You are viewing a plain text version of this content. The canonical link for it is here.
Posted to users@jena.apache.org by Simon Gray <si...@hum.ku.dk> on 2022/07/01 09:33:55 UTC

Save snapshot of schema cache?

Hi everyone, 

I love how Jena will download schemas on-demand from URLs, but one issue I have is that this feature is that it does not guarantee reproducibility e.g. when there is no Internet connection or if the schema server is offline.

I have downloaded some of the schemas I use and provide these locally, but occasionally Jena will still error out since not every schema exists locally so the remainder are still downloaded via a network connection. I was wondering if there is a simple way to persist a snapshot of the schema files downloaded by any one Jena instance, so that I do not have go and fetch all of these manually.

Kind regards,

Simon Gray

Software developer,
Centre for Language Technology,
University of Copenhagen

Re: Save snapshot of schema cache?

Posted by Dan Brickley <da...@danbri.org>.
On Fri, 1 Jul 2022 at 10:34, Simon Gray <si...@hum.ku.dk> wrote:

> Hi everyone,
>
> I love how Jena will download schemas on-demand from URLs, but one issue I
> have is that this feature is that it does not guarantee reproducibility
> e.g. when there is no Internet connection or if the schema server is
> offline.
>
> I have downloaded some of the schemas I use and provide these locally, but
> occasionally Jena will still error out since not every schema exists
> locally so the remainder are still downloaded via a network connection. I
> was wondering if there is a simple way to persist a snapshot of the schema
> files downloaded by any one Jena instance, so that I do not have go and
> fetch all of these manually.
>

Can I jump in here since our FOAF webserver had some (fairly unusual)
downtime at the weekend.

First - caching schema data is very sensible. Especially for schemas that
aren't changing very rapidly (Dublin Core, FOAF, SKOS, etc.).

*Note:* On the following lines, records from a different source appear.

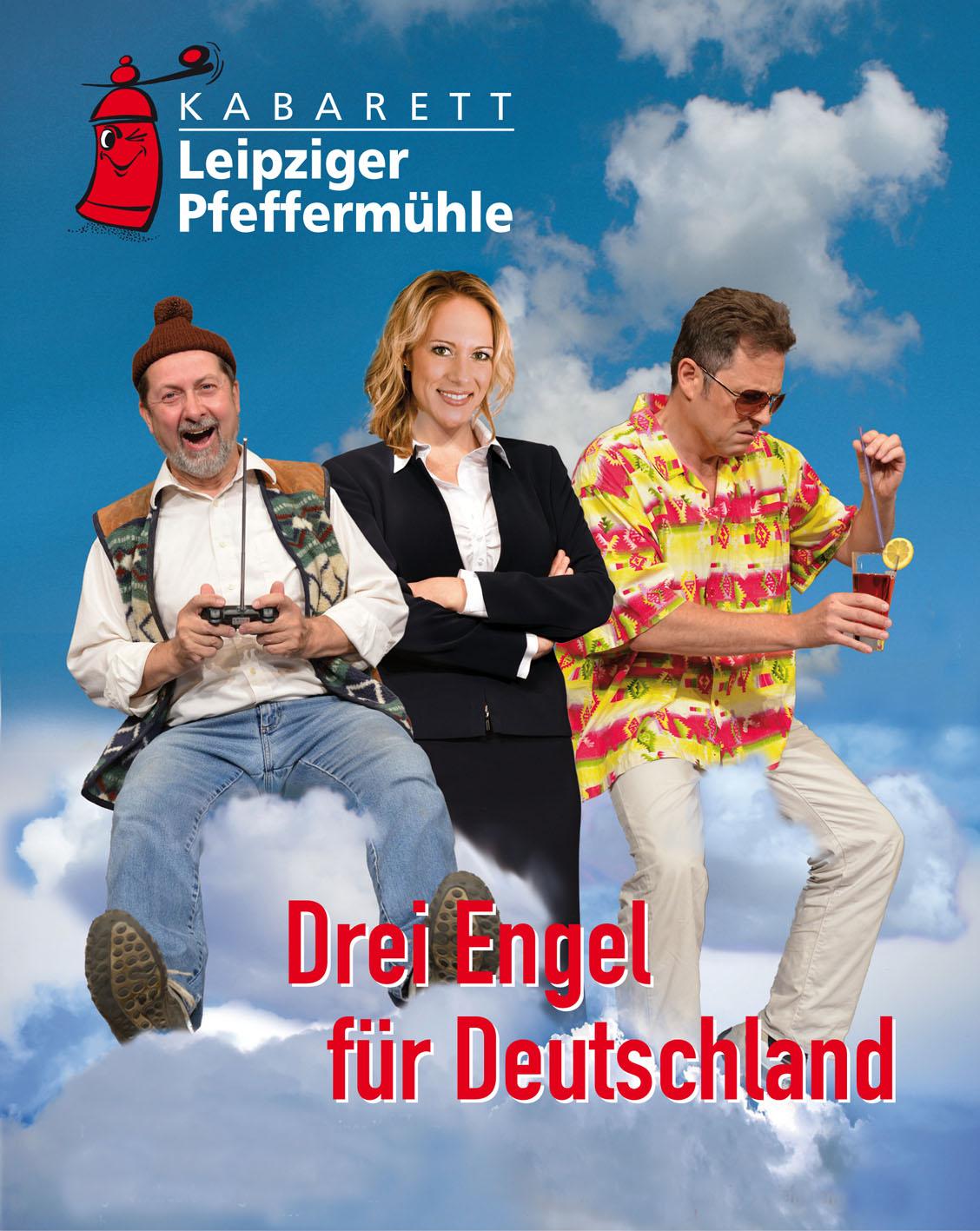 Plakat-Drei-Engel148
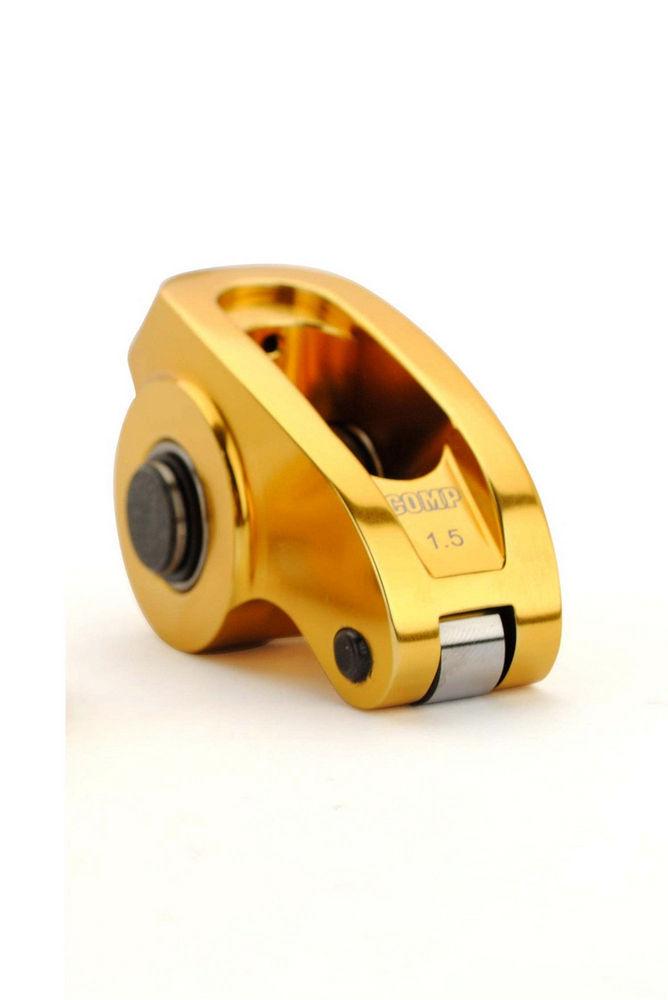 Comp Cams SBC Ultra Gold R/A - 1.5 Ratio 7/16 Stud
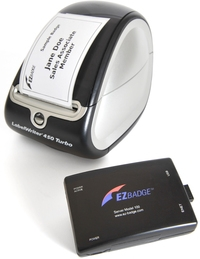 EZ Badge Printer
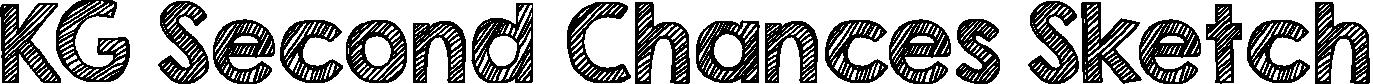 KG Second Chances Sketch title image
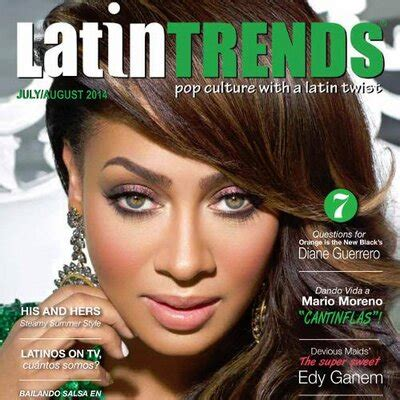 latintrends magazine closes distribution deals with target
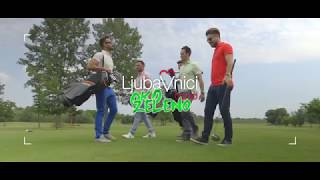 Ljubavnici – Oko zeleno (Official Video)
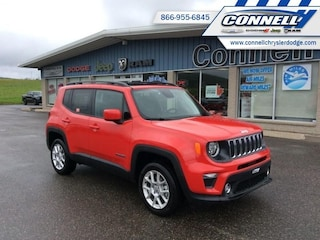 2019 Jeep Renegade North - Apple Carplay -  Android Auto - $219 B/W SUV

Secondly - I want to look again at signing the RDF/S data files, so that
there could be an alternate path to verify that cached data is (or was)
correct and hasn't been manipulated.

It seems Apache uses OpenPGP (GPG etc.) for this,

https://infra.apache.org/release-signing.html
https://httpd.apache.org/dev/verification.html

Would folk here be interested? Is there an obvious way to engage with this
stuff in pure Java? (beyond compiling gpg to wasm etc.).

Dan




> Kind regards,
>
> Simon Gray
>
> Software developer,
> Centre for Language Technology,
> University of Copenhagen
>

Re: Save snapshot of schema cache?

Posted by Andy Seaborne <an...@apache.org>.
Simon,

A way to do this is to install a caching proxy and direct web traffic to 
that proxy. e.g a httpd or nginx setup.

Another way is to use the StreamManager/LocationMapper map the URls to a 
local file and manage that file (e.g. a regular script that updates the 
local copy. (Beware there are two LocationMapper - old one in core for 
(extreme!) legacy and the current one in jena-arq/RIOT).

     Andy


On 01/07/2022 10:33, Simon Gray wrote:
> Hi everyone,
> 
> I love how Jena will download schemas on-demand from URLs, but one issue I have is that this feature is that it does not guarantee reproducibility e.g. when there is no Internet connection or if the schema server is offline.
> 
> I have downloaded some of the schemas I use and provide these locally, but occasionally Jena will still error out since not every schema exists locally so the remainder are still downloaded via a network connection. I was wondering if there is a simple way to persist a snapshot of the schema files downloaded by any one Jena instance, so that I do not have go and fetch all of these manually.
> 
> Kind regards,
> 
> Simon Gray
> 
> Software developer,
> Centre for Language Technology,
> University of Copenhagen